### PROBLEM REQUIREMENTS:
Copy all of the records below line for line, keeping each one's wording, spelling, and symbols unchanged and in the same order.

### EXTRACTED RECORDS:
☆ ☆ ☆ ☆
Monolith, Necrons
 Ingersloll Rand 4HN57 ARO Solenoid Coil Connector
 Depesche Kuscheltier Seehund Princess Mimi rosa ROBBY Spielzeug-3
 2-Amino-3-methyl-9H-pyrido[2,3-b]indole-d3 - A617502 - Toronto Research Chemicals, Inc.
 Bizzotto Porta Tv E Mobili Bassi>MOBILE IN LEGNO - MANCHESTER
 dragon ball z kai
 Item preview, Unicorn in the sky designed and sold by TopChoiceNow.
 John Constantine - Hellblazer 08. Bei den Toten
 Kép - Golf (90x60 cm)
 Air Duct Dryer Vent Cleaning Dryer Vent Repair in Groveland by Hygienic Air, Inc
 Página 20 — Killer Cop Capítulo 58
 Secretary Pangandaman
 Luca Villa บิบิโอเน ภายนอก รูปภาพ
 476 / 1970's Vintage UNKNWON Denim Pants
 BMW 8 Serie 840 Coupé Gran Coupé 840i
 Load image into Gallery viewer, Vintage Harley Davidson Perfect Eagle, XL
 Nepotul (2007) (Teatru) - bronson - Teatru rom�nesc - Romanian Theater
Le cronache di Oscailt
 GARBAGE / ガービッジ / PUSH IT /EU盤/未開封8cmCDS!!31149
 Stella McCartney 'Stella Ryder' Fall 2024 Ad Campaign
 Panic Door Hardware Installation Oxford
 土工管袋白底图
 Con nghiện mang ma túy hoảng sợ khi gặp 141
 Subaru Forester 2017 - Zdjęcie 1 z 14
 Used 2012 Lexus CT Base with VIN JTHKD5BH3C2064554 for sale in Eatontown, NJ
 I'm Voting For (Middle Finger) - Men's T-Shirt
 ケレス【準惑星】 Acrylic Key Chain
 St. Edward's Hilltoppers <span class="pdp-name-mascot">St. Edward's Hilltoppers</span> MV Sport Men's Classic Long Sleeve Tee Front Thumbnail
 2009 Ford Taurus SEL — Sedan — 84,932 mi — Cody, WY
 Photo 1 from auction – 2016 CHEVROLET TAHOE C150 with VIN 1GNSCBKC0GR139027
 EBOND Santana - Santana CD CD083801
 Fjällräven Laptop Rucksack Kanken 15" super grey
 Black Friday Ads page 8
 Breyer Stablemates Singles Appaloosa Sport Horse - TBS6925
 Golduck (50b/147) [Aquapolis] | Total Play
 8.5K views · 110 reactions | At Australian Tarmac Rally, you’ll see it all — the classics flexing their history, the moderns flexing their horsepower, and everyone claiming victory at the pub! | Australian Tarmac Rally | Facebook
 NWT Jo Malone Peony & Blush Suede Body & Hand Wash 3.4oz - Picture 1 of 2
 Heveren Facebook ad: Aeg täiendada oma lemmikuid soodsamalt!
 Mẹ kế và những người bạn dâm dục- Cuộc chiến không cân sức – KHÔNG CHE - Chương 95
☆ ☆ ☆ ☆
### ANSWER FOR THE TASK:
Monolith, Necrons
 Ingersloll Rand 4HN57 ARO Solenoid Coil Connector
 Depesche Kuscheltier Seehund Princess Mimi rosa ROBBY Spielzeug-3
 2-Amino-3-methyl-9H-pyrido[2,3-b]indole-d3 - A617502 - Toronto Research Chemicals, Inc.
 Bizzotto Porta Tv E Mobili Bassi>MOBILE IN LEGNO - MANCHESTER
 dragon ball z kai
 Item preview, Unicorn in the sky designed and sold by TopChoiceNow.
 John Constantine - Hellblazer 08. Bei den Toten
 Kép - Golf (90x60 cm)
 Air Duct Dryer Vent Cleaning Dryer Vent Repair in Groveland by Hygienic Air, Inc
 Página 20 — Killer Cop Capítulo 58
 Secretary Pangandaman
 Luca Villa บิบิโอเน ภายนอก รูปภาพ
 476 / 1970's Vintage UNKNWON Denim Pants
 BMW 8 Serie 840 Coupé Gran Coupé 840i
 Load image into Gallery viewer, Vintage Harley Davidson Perfect Eagle, XL
 Nepotul (2007) (Teatru) - bronson - Teatru rom�nesc - Romanian Theater
Le cronache di Oscailt
 GARBAGE / ガービッジ / PUSH IT /EU盤/未開封8cmCDS!!31149
 Stella McCartney 'Stella Ryder' Fall 2024 Ad Campaign
 Panic Door Hardware Installation Oxford
 土工管袋白底图
 Con nghiện mang ma túy hoảng sợ khi gặp 141
 Subaru Forester 2017 - Zdjęcie 1 z 14
 Used 2012 Lexus CT Base with VIN JTHKD5BH3C2064554 for sale in Eatontown, NJ
 I'm Voting For (Middle Finger) - Men's T-Shirt
 ケレス【準惑星】 Acrylic Key Chain
 St. Edward's Hilltoppers <span class="pdp-name-mascot">St. Edward's Hilltoppers</span> MV Sport Men's Classic Long Sleeve Tee Front Thumbnail
 2009 Ford Taurus SEL — Sedan — 84,932 mi — Cody, WY
 Photo 1 from auction – 2016 CHEVROLET TAHOE C150 with VIN 1GNSCBKC0GR139027
 EBOND Santana - Santana CD CD083801
 Fjällräven Laptop Rucksack Kanken 15" super grey
 Black Friday Ads page 8
 Breyer Stablemates Singles Appaloosa Sport Horse - TBS6925
 Golduck (50b/147) [Aquapolis] | Total Play
 8.5K views · 110 reactions | At Australian Tarmac Rally, you’ll see it all — the classics flexing their history, the moderns flexing their horsepower, and everyone claiming victory at the pub! | Australian Tarmac Rally | Facebook
 NWT Jo Malone Peony & Blush Suede Body & Hand Wash 3.4oz - Picture 1 of 2
 Heveren Facebook ad: Aeg täiendada oma lemmikuid soodsamalt!
 Mẹ kế và những người bạn dâm dục- Cuộc chiến không cân sức – KHÔNG CHE - Chương 95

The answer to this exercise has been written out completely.